======== TESTO DI STUDIO ========

Eni,pressing sindacati per non cedere Saipem,a febbraio incontro con Descalzi

mercoledì 28 gennaio 2015 12:57
 

MILANO, 28 gennaio (Reuters) - Saipem non va separata da Eni e i sindacati di categoria stanno facendo pressione sulla società e sul governo affinché la società di ingeneristica e costruzioni resti all'interno del gruppo petrolifero.

A metà febbraio è atteso l'incontro fra i segretari di Filctem-Cgil, Femca-Cisl e Flaei-Cisl con l'AD, Claudio Descalzi, per discutere del piano strategico triennale che Eni presenterà alla comunità finanziaria il prossimo 13 marzo a Londra.

"Siamo nettamente contrari alla cessione a privati di Saipem. I suoi successi di scoperta sono sotto gli occhi di tutti. Stiamo facendo pressioni su Eni e sul governo sostenendo che è una sciocchezza privarsi di un gioiello di tecnologia e professionalitá", ha sottolineato Sergio Gigli, segretario generale Femca Cisl nel corso di un incontro svoltosi oggi a Milano sul futuro di Eni.

========

CONSEGNA
Elenca le sigle sindacali i cui segretari, secondo l'articolo su Eni e Saipem, incontreranno Claudio Descalzi a metà febbraio.

======== INSIEME DI DATI ========

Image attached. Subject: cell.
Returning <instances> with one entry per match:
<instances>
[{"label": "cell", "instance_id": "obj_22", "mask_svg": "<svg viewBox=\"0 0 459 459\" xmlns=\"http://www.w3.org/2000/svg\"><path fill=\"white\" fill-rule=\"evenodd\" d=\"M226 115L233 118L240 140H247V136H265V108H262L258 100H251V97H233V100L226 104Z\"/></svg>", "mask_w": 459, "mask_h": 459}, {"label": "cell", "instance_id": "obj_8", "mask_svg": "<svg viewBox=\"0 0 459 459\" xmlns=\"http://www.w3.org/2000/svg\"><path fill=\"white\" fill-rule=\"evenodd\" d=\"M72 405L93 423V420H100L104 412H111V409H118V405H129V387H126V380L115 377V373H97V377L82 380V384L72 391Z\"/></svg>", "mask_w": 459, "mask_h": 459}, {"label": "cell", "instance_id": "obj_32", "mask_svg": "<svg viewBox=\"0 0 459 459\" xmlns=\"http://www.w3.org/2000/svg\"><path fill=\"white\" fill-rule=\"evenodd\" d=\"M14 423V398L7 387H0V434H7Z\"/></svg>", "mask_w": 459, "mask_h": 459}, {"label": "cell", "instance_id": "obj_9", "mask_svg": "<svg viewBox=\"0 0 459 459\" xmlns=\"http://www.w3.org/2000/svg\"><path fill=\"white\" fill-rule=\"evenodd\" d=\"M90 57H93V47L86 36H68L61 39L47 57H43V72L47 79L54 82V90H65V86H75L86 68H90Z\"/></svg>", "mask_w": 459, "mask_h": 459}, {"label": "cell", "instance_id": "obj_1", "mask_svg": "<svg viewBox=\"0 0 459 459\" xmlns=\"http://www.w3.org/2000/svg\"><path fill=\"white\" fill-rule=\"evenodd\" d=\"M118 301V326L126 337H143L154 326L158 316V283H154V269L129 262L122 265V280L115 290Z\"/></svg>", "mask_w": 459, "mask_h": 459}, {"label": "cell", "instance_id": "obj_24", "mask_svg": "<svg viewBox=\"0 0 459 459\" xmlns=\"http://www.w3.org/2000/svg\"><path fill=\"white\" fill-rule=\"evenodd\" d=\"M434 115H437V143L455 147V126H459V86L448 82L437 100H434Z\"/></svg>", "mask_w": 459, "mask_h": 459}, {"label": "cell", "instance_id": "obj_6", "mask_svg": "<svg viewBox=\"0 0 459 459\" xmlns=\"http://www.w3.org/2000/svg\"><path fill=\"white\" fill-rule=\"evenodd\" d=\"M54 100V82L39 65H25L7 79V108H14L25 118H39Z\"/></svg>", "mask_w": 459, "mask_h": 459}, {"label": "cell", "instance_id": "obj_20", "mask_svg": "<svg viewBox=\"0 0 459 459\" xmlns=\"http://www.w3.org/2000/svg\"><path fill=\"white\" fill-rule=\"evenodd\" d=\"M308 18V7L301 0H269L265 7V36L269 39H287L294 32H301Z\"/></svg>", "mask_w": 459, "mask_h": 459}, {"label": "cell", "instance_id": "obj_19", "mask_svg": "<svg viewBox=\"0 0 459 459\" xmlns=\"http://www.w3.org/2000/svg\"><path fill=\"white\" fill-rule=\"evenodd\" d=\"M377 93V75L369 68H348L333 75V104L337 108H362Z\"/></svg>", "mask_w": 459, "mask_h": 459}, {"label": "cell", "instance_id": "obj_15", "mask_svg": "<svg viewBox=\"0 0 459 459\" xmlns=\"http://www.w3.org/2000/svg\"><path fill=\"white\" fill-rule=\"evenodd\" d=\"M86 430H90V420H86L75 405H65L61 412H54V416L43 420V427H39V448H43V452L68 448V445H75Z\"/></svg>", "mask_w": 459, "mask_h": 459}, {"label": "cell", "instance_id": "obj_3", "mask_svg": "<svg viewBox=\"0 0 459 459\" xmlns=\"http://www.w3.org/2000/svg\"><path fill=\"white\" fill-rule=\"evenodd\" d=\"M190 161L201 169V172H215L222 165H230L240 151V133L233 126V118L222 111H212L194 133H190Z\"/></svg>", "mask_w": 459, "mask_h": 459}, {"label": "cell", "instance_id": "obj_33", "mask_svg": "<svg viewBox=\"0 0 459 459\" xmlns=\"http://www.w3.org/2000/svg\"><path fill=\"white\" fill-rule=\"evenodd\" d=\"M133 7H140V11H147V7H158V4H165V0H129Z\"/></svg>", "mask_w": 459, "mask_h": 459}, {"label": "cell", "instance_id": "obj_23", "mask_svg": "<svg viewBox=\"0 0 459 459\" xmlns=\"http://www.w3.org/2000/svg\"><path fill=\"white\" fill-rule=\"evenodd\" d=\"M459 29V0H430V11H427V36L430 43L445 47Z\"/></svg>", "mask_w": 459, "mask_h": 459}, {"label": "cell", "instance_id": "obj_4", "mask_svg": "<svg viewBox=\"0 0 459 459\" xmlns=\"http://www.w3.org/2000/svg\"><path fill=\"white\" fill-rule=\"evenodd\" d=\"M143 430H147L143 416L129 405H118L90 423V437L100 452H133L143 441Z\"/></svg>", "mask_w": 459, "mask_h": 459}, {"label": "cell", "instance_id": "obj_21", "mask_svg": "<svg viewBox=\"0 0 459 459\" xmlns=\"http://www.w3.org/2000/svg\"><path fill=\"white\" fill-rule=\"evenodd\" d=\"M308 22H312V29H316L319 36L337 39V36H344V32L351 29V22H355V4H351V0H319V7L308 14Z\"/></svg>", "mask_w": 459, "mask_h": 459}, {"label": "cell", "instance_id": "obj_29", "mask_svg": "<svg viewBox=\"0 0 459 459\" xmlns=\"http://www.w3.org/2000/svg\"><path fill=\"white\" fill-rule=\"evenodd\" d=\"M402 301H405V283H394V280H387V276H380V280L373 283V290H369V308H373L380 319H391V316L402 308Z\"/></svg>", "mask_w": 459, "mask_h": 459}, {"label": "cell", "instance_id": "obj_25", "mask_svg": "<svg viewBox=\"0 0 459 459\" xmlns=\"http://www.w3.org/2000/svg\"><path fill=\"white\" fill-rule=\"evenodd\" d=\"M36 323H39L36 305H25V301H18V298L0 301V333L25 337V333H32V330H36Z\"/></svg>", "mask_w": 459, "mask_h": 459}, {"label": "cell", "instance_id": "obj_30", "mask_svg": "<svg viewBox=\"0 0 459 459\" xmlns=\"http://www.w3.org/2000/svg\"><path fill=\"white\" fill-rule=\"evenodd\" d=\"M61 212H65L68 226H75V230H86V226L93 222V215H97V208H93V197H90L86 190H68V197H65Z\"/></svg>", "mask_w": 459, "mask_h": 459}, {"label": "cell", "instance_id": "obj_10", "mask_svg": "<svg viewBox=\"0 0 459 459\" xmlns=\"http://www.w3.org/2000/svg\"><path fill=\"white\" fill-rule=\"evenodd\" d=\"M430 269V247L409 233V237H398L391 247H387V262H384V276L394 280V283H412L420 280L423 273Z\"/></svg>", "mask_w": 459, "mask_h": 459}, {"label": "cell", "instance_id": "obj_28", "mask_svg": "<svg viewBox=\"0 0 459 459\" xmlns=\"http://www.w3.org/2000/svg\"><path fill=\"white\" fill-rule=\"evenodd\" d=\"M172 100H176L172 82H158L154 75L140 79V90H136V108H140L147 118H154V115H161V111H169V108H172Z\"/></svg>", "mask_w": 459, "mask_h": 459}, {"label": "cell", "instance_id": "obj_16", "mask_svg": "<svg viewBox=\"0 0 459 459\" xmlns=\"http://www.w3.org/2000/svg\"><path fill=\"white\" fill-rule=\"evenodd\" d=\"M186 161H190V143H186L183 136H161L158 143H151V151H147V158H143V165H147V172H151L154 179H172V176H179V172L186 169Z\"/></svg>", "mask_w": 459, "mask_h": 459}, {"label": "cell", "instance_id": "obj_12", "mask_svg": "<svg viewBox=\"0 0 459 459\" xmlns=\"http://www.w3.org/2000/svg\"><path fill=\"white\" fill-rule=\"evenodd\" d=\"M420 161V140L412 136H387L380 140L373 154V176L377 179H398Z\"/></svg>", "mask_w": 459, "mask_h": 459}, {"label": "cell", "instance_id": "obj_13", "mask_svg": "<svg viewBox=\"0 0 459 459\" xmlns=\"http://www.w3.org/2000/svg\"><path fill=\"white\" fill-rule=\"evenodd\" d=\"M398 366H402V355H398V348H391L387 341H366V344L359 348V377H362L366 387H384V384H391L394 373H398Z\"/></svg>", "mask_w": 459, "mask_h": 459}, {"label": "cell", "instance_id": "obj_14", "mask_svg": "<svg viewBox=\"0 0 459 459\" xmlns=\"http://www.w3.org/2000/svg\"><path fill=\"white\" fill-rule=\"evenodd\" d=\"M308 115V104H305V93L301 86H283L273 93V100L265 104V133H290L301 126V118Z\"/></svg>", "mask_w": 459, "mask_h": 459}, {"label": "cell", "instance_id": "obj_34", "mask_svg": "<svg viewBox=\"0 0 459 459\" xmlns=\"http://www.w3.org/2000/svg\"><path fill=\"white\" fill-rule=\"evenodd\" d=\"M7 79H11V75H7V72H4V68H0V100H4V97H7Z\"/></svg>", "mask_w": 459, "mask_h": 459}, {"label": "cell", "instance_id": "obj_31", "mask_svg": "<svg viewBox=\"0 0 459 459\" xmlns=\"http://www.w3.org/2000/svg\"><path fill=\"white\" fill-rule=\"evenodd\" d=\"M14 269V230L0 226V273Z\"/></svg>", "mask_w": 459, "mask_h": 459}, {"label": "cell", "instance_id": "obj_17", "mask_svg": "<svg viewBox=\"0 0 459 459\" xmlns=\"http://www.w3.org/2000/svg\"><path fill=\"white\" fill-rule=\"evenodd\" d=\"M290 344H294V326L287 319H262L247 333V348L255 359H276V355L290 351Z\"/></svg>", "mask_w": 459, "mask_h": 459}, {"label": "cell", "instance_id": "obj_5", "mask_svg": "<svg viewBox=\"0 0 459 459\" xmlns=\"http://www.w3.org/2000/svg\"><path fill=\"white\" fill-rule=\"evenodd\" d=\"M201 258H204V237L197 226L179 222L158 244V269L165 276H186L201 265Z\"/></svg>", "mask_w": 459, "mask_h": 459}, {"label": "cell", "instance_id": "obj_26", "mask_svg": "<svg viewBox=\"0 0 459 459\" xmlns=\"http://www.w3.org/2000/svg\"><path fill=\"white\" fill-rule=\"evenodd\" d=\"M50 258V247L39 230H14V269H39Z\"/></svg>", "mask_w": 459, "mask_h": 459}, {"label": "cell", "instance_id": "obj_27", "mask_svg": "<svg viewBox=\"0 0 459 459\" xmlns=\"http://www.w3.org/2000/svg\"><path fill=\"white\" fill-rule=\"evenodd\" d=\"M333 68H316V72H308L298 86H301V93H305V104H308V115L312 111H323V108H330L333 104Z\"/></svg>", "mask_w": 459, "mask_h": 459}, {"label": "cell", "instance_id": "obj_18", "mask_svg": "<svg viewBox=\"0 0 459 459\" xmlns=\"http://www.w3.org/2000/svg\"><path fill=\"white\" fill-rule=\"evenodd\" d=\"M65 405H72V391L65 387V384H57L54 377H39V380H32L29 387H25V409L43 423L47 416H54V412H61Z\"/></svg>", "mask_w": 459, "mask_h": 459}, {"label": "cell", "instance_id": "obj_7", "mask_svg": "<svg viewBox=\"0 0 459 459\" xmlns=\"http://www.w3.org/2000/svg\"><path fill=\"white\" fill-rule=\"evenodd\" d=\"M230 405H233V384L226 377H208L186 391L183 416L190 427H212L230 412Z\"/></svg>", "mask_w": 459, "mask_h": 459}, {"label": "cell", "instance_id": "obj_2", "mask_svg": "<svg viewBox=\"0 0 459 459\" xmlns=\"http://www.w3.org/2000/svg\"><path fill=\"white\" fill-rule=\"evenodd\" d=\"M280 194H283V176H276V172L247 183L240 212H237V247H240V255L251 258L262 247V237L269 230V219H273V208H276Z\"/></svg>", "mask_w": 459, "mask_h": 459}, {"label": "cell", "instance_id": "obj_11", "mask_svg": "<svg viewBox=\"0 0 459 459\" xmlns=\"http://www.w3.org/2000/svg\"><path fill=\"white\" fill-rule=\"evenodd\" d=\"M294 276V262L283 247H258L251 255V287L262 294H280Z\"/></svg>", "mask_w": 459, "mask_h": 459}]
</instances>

========

RISULTATO
Filctem-Cgil, Femca-Cisl, Flaei-Cisl